Monday, February 24, 2014

What Happens to the Males in the Social Cat Family?

(Reclaimed from Bubblews, where someone commented that she liked reading cat stories "if they are successful." I honestly don't know whether this story describes something "successful.")

Here's the picture that shows why Heather's and Irene's brother's name was Little Mo. For foreign readers: Morris is the name of the big, old orange cat in the Nine Lives cat food commercials, and Little Mo is the name of the kitten who appeared with Morris in commercials that added the message of "Adopt a new kitten to go with your elderly cat." When Little Mo moved to his new home I suggested that his new humans could call him Morris when he grew bigger and older, but at the Cat Sanctuary "Morris" is a human name. So we've just simplified his name to "Mo."


Mo is a social cat; in the absence of cat companions he set about training and socializing a puppy. But it occurred to me, reading Lowley 's discussion of the social structure of typical lion prides, that I don't really know how gender would affect an extended family of social cats whose humans were willing to keep male cats.

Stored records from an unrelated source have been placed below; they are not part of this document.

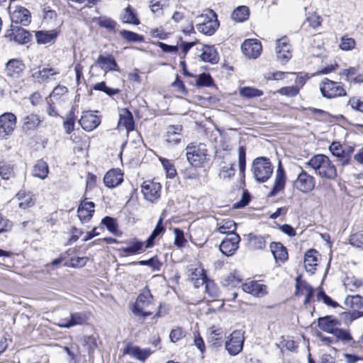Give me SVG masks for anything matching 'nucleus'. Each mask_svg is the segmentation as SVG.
Segmentation results:
<instances>
[{
  "label": "nucleus",
  "mask_w": 363,
  "mask_h": 363,
  "mask_svg": "<svg viewBox=\"0 0 363 363\" xmlns=\"http://www.w3.org/2000/svg\"><path fill=\"white\" fill-rule=\"evenodd\" d=\"M242 53L249 59L257 58L262 50V46L257 39H247L241 45Z\"/></svg>",
  "instance_id": "13"
},
{
  "label": "nucleus",
  "mask_w": 363,
  "mask_h": 363,
  "mask_svg": "<svg viewBox=\"0 0 363 363\" xmlns=\"http://www.w3.org/2000/svg\"><path fill=\"white\" fill-rule=\"evenodd\" d=\"M241 281L242 276L238 271L235 270L225 278L224 283L225 285L235 286L240 283Z\"/></svg>",
  "instance_id": "47"
},
{
  "label": "nucleus",
  "mask_w": 363,
  "mask_h": 363,
  "mask_svg": "<svg viewBox=\"0 0 363 363\" xmlns=\"http://www.w3.org/2000/svg\"><path fill=\"white\" fill-rule=\"evenodd\" d=\"M276 52L277 57L279 60L288 61L291 58V45L286 37H283L277 40Z\"/></svg>",
  "instance_id": "19"
},
{
  "label": "nucleus",
  "mask_w": 363,
  "mask_h": 363,
  "mask_svg": "<svg viewBox=\"0 0 363 363\" xmlns=\"http://www.w3.org/2000/svg\"><path fill=\"white\" fill-rule=\"evenodd\" d=\"M196 28L197 30L204 35H212L218 28L219 22L216 13L211 9L196 18Z\"/></svg>",
  "instance_id": "2"
},
{
  "label": "nucleus",
  "mask_w": 363,
  "mask_h": 363,
  "mask_svg": "<svg viewBox=\"0 0 363 363\" xmlns=\"http://www.w3.org/2000/svg\"><path fill=\"white\" fill-rule=\"evenodd\" d=\"M252 172L257 182H265L273 173V166L268 158L257 157L252 162Z\"/></svg>",
  "instance_id": "4"
},
{
  "label": "nucleus",
  "mask_w": 363,
  "mask_h": 363,
  "mask_svg": "<svg viewBox=\"0 0 363 363\" xmlns=\"http://www.w3.org/2000/svg\"><path fill=\"white\" fill-rule=\"evenodd\" d=\"M87 319V316L84 313H72L69 317L60 319L57 325L62 328H69L75 325L84 324L86 322Z\"/></svg>",
  "instance_id": "15"
},
{
  "label": "nucleus",
  "mask_w": 363,
  "mask_h": 363,
  "mask_svg": "<svg viewBox=\"0 0 363 363\" xmlns=\"http://www.w3.org/2000/svg\"><path fill=\"white\" fill-rule=\"evenodd\" d=\"M240 237L237 233H230L220 243V251L225 256L233 255L239 247Z\"/></svg>",
  "instance_id": "10"
},
{
  "label": "nucleus",
  "mask_w": 363,
  "mask_h": 363,
  "mask_svg": "<svg viewBox=\"0 0 363 363\" xmlns=\"http://www.w3.org/2000/svg\"><path fill=\"white\" fill-rule=\"evenodd\" d=\"M186 151L187 160L193 167H203L208 160L206 146L203 143L189 144L186 146Z\"/></svg>",
  "instance_id": "3"
},
{
  "label": "nucleus",
  "mask_w": 363,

As some long-term readers (like Carolroach ) may recall, the member of the Patchnose Family who first tried to train a human to supply his family with food was the male kitten Mackerel. Mac was the first member of the family who was brought to the Cat Sanctuary, where he began to bond with me literally overnight. He and I spent the rest of the summer persuading his feral mother, brother, and sister to become friendly too. His brother eventually became semi-tame, even affectionate, although he never really had a name. Unfortunately, when they reached puberty their play-fighting became rough--or rather the little brother's did. Mac wouldn't really hurt his brother, but only slap him down, even when his brother had really hurt Mac. After taking Mac to the vet to have a serious wound from repeated bites dressed, I sent his brother away.

Mac and his sister Polly were a real team, though. They hunted together, and when their mother died just after beginning to wean a second litter of kittens they reared those kittens. I seriously considered keeping the male kitten, Pell, because he had such cute, clever ways of showing that he didn't want to be adopted. Mac seemed fond of Pell, too, until Polly had kittens of her own. Pell seemed to want to be a good uncle, at first, but then Mac started slapping and yelling at Pell, telling me that Pell was interested in the two definitely female kittens in the wrong way. So Pell also left the Cat Sanctuary.

Mac seemed fond of Polly's male kitten, Steelgray, until the little fellow reached puberty. Then his attitude changed. By this time Mac had become a big, tough tomcat who chased possums, raccoons, even big dogs. He was gentle and protective with smaller cats. He didn't hurt Steelgray, either--but he started growling, snarling, slapping him, and generally nonverbally telling me that he wanted Steelgray to be adopted too. So that happened.

Actually, Steelgray was almost as good at understanding human words as Mac was, and I was very fond of him. The original deal was that an elderly friend would take advantage of a senior discount program, get Steelgray neutered, and bring him back. For the first week or two Steelgray wanted to come home, and said so in no uncertain terms. Then it seemed as if he figured out that the price of coming home was being neutered, and the price of being unaltered was learning to get along with an older cat who was not naturally social...and he chose the older cat.

Some other male kittens born into the family didn't stay long enough to be given names. One batch of three brothers I sent away when they were exactly thirteen weeks old were "Ginger and brothers." I have tried to make it absolutely clear to my cats that I don't want to put up with tomcat odor around the house. Mo had one cousin, Mitch, who stayed at the Cat Sanctuary until he was a full year old.

But what happened to Mac? The Patchnose Family don't inbreed successfully. Although Polly and one of her daughters definitely tried, all the kittens looked like other males, none like Mac. After he was about a year old, although he continued to hunt with Polly and bring in squirrels and rabbits for his young relatives, Mac started spending a lot of time with other females whose kittens looked like him. Then, on the occasion of his second annual rabies shot, I told him that cooperating with rabies shots was the price of living with the rest of us...and from that day, although he continued to come home for half-hour visits for another three years, Mac didn't live with the rest of us. He became a very friendly feral cat. I worried about predators. Mac was fearless, and up to a point he had reasons to be...but he was eventually hit by a truck.

Could multiple males live at the Cat Sanctuary as part of the family? I don't know; in theory they could if both were as nice as Mac, or if one or both had been neutered at an early age.

I do know, however, that the resident cats have consistently let me know which outsiders they were willing to add to the family, and have been able to communicate with all but one of the normal cats who've visited the Cat Sanctuary, such that anybody might have mistaken them for social cats. The females don't always agree about the social status of visiting males. Sometimes resident females who aren't in season tolerate other females' mates, sometimes they tell the other females' visitors to go away. There was, however, a solid consensus that Graybeau (the father of Polly's kittens) should stay at the Cat Sanctuary after his human died, and currently there's an equally solid consensus that the very friendly neutered male from down the road can move in any time as far as my cats are concerned.